Why issue extended-range forecasts for seasonal hurricane activity? We are frequently asked this question. Our answer is that it is possible to say something about the probability of the coming year’s hurricane activity which is superior to climatology. The Atlantic basin has the largest year-to-year variability of any of the global tropical cyclone basins. People are curious to know how active the upcoming season is likely to be, particularly if you can show hindcast skill improvement over climatology for many past years.

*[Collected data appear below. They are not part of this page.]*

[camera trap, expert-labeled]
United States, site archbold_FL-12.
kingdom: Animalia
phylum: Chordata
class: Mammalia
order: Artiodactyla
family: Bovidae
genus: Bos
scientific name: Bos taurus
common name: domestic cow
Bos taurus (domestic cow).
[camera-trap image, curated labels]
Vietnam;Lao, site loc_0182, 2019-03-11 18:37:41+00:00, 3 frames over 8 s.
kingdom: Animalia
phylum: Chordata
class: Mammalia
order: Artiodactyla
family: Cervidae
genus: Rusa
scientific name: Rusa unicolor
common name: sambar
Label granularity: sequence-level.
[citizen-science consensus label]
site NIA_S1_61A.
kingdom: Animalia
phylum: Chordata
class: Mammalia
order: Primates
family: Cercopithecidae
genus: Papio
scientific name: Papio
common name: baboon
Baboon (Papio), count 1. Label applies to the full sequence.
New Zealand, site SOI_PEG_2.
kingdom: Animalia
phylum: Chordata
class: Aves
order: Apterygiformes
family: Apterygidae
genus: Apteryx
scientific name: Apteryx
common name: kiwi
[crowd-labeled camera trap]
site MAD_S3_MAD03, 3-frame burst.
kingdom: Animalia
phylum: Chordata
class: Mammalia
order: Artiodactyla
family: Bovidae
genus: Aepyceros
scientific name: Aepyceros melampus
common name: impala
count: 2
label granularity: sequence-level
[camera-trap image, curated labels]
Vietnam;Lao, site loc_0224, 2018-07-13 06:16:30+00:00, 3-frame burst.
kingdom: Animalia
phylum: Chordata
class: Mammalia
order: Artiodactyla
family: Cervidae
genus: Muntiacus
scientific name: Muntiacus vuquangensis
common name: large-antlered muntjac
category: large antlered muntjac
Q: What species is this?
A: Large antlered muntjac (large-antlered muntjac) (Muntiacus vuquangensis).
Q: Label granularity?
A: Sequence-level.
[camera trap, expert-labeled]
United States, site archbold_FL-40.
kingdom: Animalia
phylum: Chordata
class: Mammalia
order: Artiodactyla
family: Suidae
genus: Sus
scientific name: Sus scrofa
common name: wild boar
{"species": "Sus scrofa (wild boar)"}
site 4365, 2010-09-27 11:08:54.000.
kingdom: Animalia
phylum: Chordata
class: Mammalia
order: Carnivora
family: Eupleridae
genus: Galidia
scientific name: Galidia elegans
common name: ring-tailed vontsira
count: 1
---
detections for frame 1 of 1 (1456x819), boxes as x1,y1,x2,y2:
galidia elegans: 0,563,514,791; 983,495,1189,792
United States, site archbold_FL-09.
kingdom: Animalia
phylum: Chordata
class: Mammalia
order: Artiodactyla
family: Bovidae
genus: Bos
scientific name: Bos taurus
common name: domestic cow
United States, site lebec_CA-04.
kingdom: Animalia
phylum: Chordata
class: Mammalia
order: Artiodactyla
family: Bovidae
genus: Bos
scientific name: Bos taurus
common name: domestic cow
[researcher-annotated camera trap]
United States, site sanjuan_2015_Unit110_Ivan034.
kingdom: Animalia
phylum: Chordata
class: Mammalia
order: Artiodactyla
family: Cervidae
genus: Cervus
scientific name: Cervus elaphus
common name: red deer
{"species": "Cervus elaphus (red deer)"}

Everyone should realize that it is impossible to precisely predict this season’s hurricane activity in early April. There is, however, much curiosity as to how global ocean and atmosphere features are presently arranged as regards to the probability of an active or inactive hurricane season for the coming season. Our early April statistical forecast methodology shows strong evidence over 58 past years that significant improvement over climatology can be attained. We would never issue a seasonal hurricane forecast unless we had a statistical model developed over a long hindcast period which showed significant skill over climatology.
We issue these forecasts to satisfy the curiosity of the general public and to bring attention to the hurricane problem. There is a general interest in knowing what the odds are for an active or inactive season. One must remember that our forecasts are based on the premise that those global oceanic and atmospheric conditions which preceded comparatively active or inactive hurricane seasons in the past provide meaningful information about similar trends in future seasons. This is not always true for individual seasons. It is also important that the reader appreciate that these seasonal forecasts are based on statistical schemes which, owing to their intrinsically probabilistic nature, will fail in some years. Moreover, these forecasts do not specifically predict where within the Atlantic basin these storms will strike. The probability of landfall for any one location along the coast is very low and reflects the fact that, in any one season, most U.S. coastal areas will not feel the effects of a hurricane no matter how active the individual season is.